Presentations and Interviews

1965: October 28. Guest speaker at monthly staff conference of Public Health Nurses in the District No. 2. Macon, MO. Source: "Discuss New Mental Health Center," Monroe County Appeal, Paris, MO, October 28, 1965, p. 9.

1977: January 15. Panel on "How Lawyers Can Cope with Stress" at 1977 Winter Meeting of the Virginia State Bar, in Williamsburg, VA. Source.

On Commitment Proceedings

From Richmond Mercury, Volume 2, Number 7, 24 October 1973

...

The justices insist that they screen calls on their own before issuing a warrant for a hearing, but there is no log kept of the calls they receive. "They say they get more requests than they can pick up," stated MCV psychiatrist Dr. Henry K. Silberman, "but there's no way to check on this. Further, since they are paid per hearing rather than by salary (a matter set by law), even though they operate in good faith, they leave themselves open to criticism. ...

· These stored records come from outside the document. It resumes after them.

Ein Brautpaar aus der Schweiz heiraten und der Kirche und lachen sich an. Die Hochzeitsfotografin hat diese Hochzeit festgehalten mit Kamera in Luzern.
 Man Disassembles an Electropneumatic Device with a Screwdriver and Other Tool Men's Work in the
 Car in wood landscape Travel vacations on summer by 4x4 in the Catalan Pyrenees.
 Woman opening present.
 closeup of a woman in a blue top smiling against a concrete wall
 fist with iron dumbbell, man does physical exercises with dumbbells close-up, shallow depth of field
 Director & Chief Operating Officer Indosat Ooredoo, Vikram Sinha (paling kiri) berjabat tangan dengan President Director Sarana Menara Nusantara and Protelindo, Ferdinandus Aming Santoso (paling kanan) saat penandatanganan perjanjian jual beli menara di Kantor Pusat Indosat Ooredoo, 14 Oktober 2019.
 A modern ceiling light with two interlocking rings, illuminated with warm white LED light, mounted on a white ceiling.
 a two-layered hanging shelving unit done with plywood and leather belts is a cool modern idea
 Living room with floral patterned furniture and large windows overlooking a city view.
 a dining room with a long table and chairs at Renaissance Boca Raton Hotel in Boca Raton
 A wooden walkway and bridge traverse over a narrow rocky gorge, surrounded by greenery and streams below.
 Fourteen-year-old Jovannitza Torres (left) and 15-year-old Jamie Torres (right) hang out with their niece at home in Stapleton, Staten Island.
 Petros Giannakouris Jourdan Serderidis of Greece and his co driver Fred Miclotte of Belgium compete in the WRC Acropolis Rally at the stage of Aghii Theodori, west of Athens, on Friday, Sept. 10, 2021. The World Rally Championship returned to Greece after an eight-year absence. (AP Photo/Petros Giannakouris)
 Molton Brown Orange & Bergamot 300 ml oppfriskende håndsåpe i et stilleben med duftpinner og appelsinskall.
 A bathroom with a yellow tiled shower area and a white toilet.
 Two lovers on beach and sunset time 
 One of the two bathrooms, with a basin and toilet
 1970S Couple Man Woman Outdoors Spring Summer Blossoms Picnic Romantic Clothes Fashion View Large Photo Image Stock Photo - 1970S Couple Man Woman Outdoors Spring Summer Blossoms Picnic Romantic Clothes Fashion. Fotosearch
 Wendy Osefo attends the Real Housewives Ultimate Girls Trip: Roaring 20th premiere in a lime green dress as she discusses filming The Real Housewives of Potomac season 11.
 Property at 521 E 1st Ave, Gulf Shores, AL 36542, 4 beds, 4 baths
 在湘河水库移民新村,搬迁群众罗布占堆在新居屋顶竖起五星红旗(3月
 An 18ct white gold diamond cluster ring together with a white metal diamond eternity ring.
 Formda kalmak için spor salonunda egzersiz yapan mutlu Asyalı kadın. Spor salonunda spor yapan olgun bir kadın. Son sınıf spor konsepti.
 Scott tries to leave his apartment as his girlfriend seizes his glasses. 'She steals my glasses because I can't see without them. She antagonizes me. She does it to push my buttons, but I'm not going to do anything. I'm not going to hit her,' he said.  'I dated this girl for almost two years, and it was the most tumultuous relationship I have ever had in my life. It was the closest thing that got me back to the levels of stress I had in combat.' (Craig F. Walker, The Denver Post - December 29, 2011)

Once a warrant is issued, Silberman points out, there are few safe-guards for the person being held. Police apprehend the individual and take him to the hospital. The person must be kept at MCV until a hearing takes place, even if an emergency room resident feels that he has no need to be there.
...

As it stands now, people brought in on Saturday must wait until Monday for their hearing. "The whole thing is more like a criminal proceeding than a therapeutic one," according to Silberman. "The least they could do is have the people picked up by plainclothes policemen."
...
Psychiatrists share the task of screening commitment patients and spend an average of two mornings a month on the seventh floor. For the most part, they dislike the assignment. "My attitude, and the attitude of many here is 'here it is, we've got to go again,' " said
Silberman, "some of us go along and do it, but hate the very thought."

The working conditions of the commitment service are one reason for this feeling, according to
Silberman. On days when the floor is crowded, he says, a doctor simply does not have the time to make a judgment that's fair to the patient. "It's essentially unprofessional," Silberman said, "you're dealing with a person's life and you want to do the best you can. But you don't have an adequate place to interview the patient, you have inadequate information, and occasionally the person who took out the warrant doesn't show up."

"I would be grandiose if I said I could evaluate a patient in ten minutes — I can't. Nor do I have the time to find an alternative mode for treatment."

Doctors also resent the fact that the commitment service is located in the space they use as the locked part of the hospital's own inpatient service.
Silberman claims that the commitment patients interfere with other patients on the ward — they cause lots of commotion, particularly when they're being brought in or taken out.